_WORK TO BE COMPLETED:_ From the line containing "category: gazellethomsons" through the last line of the records, print every line exactly and nothing more.
┏━━
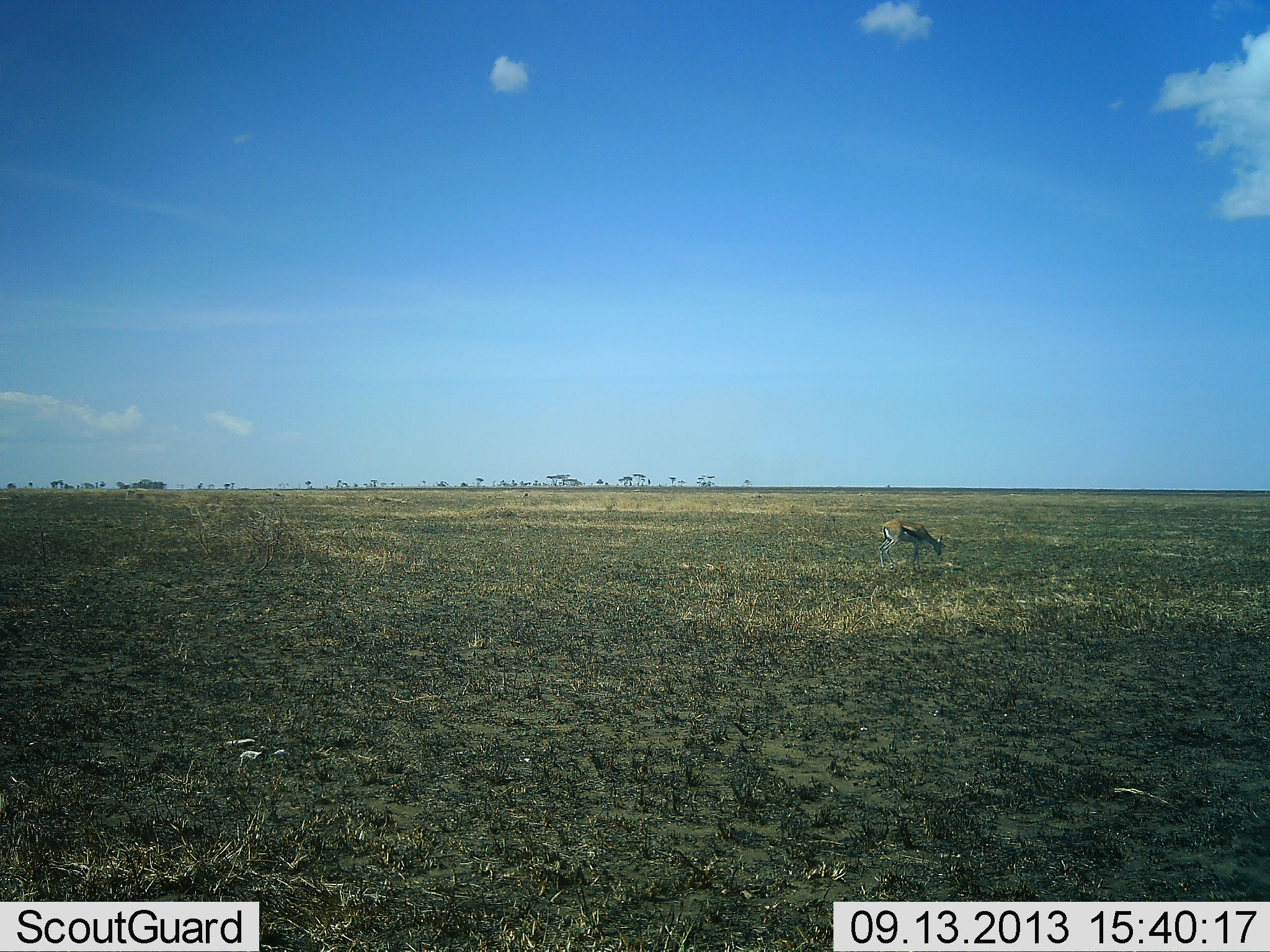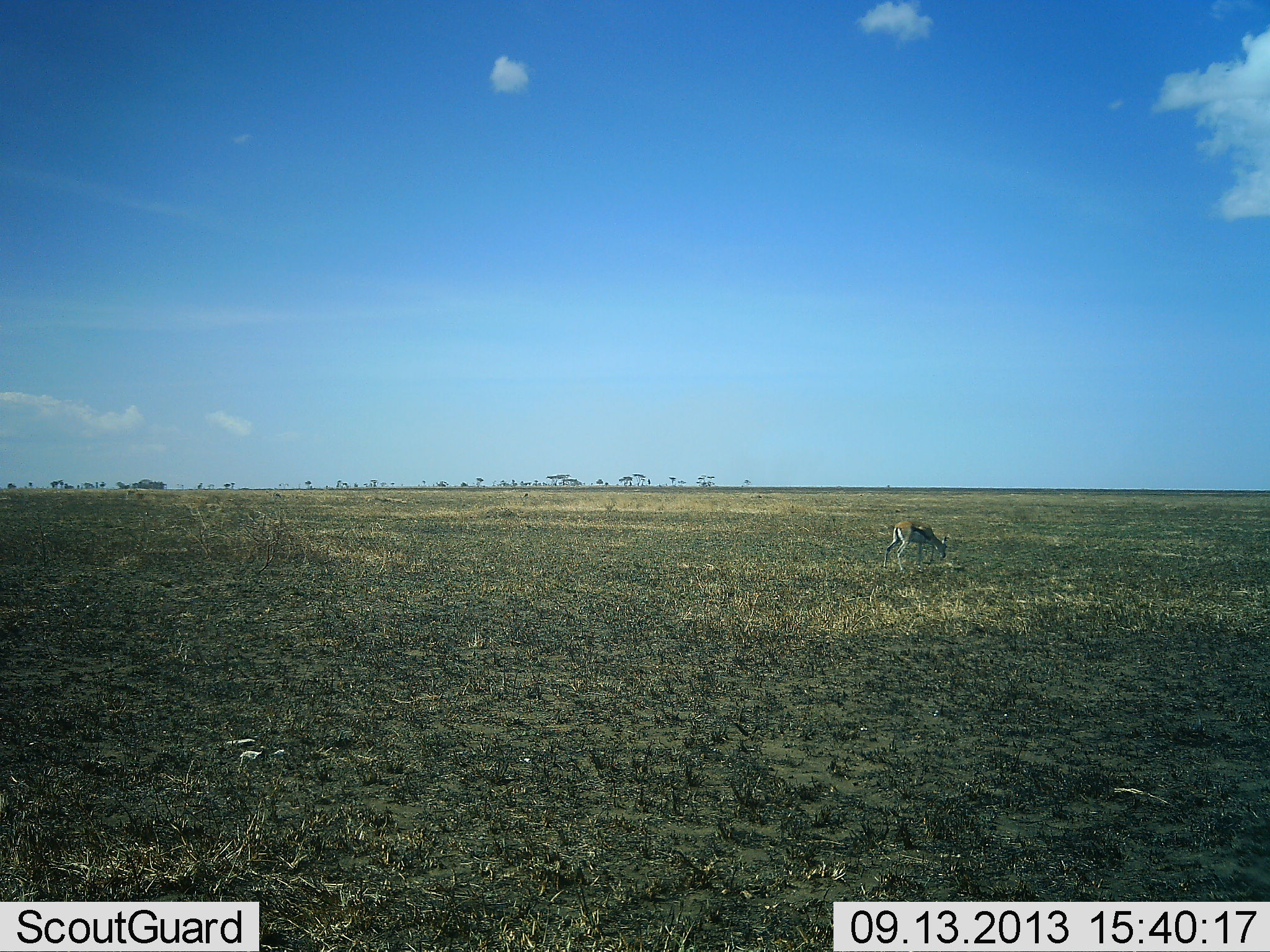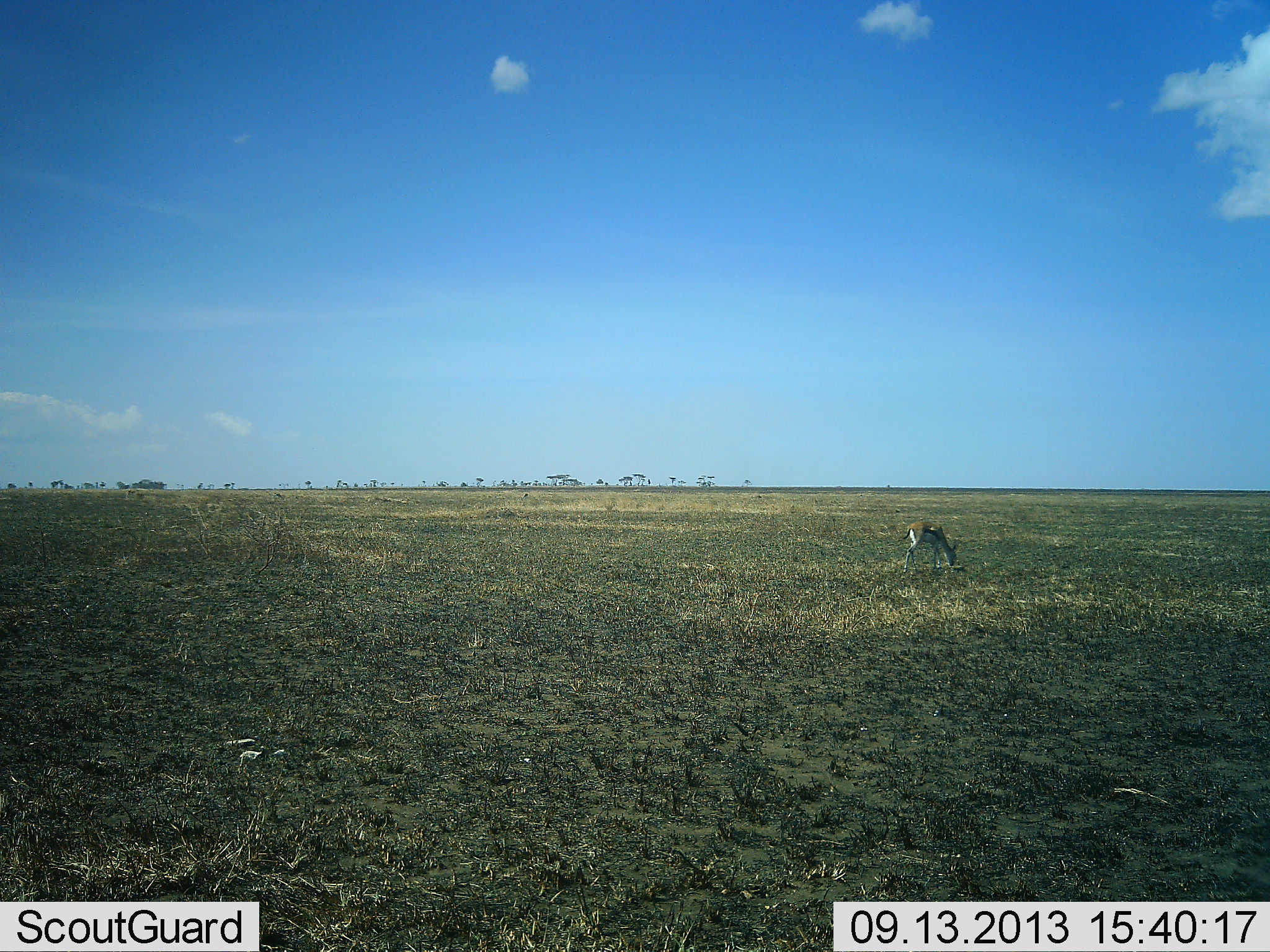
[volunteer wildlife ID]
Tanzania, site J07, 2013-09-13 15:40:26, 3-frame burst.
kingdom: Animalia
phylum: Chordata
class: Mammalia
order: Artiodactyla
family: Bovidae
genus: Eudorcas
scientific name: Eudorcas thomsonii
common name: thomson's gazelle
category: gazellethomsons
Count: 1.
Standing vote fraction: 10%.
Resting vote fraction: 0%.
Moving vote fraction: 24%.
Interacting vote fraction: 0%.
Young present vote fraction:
┗━━
_EXERCISE SOLUTION:_
category: gazellethomsons
Count: 1.
Standing vote fraction: 10%.
Resting vote fraction: 0%.
Moving vote fraction: 24%.
Interacting vote fraction: 0%.
Young present vote fraction:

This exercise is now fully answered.